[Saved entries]
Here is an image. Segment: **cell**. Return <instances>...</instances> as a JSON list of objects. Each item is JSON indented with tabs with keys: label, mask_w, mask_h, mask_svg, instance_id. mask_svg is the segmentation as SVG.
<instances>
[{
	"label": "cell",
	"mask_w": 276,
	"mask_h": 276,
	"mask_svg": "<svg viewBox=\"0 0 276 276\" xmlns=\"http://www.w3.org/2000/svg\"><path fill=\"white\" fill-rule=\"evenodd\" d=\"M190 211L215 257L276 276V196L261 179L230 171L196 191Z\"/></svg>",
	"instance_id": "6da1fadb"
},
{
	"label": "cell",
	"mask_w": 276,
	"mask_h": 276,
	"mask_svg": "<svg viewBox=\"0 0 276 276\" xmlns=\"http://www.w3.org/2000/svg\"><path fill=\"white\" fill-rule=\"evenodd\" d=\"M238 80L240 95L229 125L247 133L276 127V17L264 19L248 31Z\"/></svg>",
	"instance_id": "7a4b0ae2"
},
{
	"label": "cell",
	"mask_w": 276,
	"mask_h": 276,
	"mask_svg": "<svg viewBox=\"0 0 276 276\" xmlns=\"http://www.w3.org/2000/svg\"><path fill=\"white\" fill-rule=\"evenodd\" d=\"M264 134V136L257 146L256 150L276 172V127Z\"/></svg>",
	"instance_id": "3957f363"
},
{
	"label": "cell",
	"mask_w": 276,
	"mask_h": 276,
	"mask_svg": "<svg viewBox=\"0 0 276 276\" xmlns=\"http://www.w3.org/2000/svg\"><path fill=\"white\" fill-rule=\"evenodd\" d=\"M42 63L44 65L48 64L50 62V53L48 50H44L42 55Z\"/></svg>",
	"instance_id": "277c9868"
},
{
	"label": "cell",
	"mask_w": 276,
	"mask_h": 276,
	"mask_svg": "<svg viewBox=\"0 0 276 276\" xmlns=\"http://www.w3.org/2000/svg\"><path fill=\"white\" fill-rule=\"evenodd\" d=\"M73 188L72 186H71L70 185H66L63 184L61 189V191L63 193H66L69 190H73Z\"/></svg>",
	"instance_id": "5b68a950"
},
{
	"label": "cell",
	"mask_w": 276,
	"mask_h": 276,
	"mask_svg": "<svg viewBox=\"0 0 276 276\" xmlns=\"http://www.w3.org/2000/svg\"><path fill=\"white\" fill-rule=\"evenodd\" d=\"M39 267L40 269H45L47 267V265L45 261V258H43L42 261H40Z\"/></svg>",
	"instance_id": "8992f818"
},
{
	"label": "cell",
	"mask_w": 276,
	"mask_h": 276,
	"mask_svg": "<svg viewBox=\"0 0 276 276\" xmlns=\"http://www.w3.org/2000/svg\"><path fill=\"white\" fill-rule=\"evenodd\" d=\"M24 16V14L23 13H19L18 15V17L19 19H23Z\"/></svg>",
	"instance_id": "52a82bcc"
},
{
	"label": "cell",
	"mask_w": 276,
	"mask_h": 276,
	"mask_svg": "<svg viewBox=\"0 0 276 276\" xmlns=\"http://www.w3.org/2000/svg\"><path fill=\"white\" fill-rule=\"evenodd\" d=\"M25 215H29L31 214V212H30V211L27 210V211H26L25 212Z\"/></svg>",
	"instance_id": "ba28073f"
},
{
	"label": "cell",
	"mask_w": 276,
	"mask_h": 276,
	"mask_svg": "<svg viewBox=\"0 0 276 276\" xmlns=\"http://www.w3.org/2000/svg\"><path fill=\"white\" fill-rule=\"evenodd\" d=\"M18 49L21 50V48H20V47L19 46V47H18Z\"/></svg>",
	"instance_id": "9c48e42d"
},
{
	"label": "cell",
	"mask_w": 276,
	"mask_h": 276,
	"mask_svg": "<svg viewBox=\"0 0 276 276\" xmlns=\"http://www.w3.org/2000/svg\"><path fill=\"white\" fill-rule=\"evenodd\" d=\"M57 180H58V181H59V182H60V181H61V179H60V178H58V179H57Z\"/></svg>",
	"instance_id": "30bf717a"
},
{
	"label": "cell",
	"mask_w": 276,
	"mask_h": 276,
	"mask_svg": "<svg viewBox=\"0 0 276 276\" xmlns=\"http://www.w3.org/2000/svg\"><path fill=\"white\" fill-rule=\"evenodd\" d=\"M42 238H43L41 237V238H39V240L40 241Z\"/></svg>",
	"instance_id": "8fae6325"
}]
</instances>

Required task »
Select every line of the records that contains the string "http", matching case exactly.

Response below »
	"mask_svg": "<svg viewBox=\"0 0 276 276\" xmlns=\"http://www.w3.org/2000/svg\"><path fill=\"white\" fill-rule=\"evenodd\" d=\"M190 211L215 257L276 276V196L261 179L230 171L196 191Z\"/></svg>",
	"mask_svg": "<svg viewBox=\"0 0 276 276\" xmlns=\"http://www.w3.org/2000/svg\"><path fill=\"white\" fill-rule=\"evenodd\" d=\"M238 80L240 95L229 125L247 133L276 127V17L264 19L248 31Z\"/></svg>",
	"mask_svg": "<svg viewBox=\"0 0 276 276\" xmlns=\"http://www.w3.org/2000/svg\"><path fill=\"white\" fill-rule=\"evenodd\" d=\"M264 134V136L257 146L256 150L276 172V127Z\"/></svg>",
	"mask_svg": "<svg viewBox=\"0 0 276 276\" xmlns=\"http://www.w3.org/2000/svg\"><path fill=\"white\" fill-rule=\"evenodd\" d=\"M42 63L44 65L48 64L50 62V53L48 50H44L42 55Z\"/></svg>",
	"mask_svg": "<svg viewBox=\"0 0 276 276\" xmlns=\"http://www.w3.org/2000/svg\"><path fill=\"white\" fill-rule=\"evenodd\" d=\"M73 188L72 186H71L70 185H66L63 184L61 189V191L63 193H66L69 190H73Z\"/></svg>",
	"mask_svg": "<svg viewBox=\"0 0 276 276\" xmlns=\"http://www.w3.org/2000/svg\"><path fill=\"white\" fill-rule=\"evenodd\" d=\"M39 267L40 269H45L47 267V265L45 261V258H43L42 261H40Z\"/></svg>",
	"mask_svg": "<svg viewBox=\"0 0 276 276\" xmlns=\"http://www.w3.org/2000/svg\"><path fill=\"white\" fill-rule=\"evenodd\" d=\"M24 16V14L23 13H19L18 15V17L19 19H23Z\"/></svg>",
	"mask_svg": "<svg viewBox=\"0 0 276 276\" xmlns=\"http://www.w3.org/2000/svg\"><path fill=\"white\" fill-rule=\"evenodd\" d=\"M25 215H29L31 214V212H30V211L27 210V211H26L25 212Z\"/></svg>",
	"mask_svg": "<svg viewBox=\"0 0 276 276\" xmlns=\"http://www.w3.org/2000/svg\"><path fill=\"white\" fill-rule=\"evenodd\" d=\"M18 49L21 50V48H20V47L19 46V47H18Z\"/></svg>",
	"mask_svg": "<svg viewBox=\"0 0 276 276\" xmlns=\"http://www.w3.org/2000/svg\"><path fill=\"white\" fill-rule=\"evenodd\" d=\"M57 180H58V181H59V182H60V181H61V179H60V178H58V179H57Z\"/></svg>",
	"mask_svg": "<svg viewBox=\"0 0 276 276\" xmlns=\"http://www.w3.org/2000/svg\"><path fill=\"white\" fill-rule=\"evenodd\" d=\"M42 238H43L41 237V238H39V240L40 241Z\"/></svg>",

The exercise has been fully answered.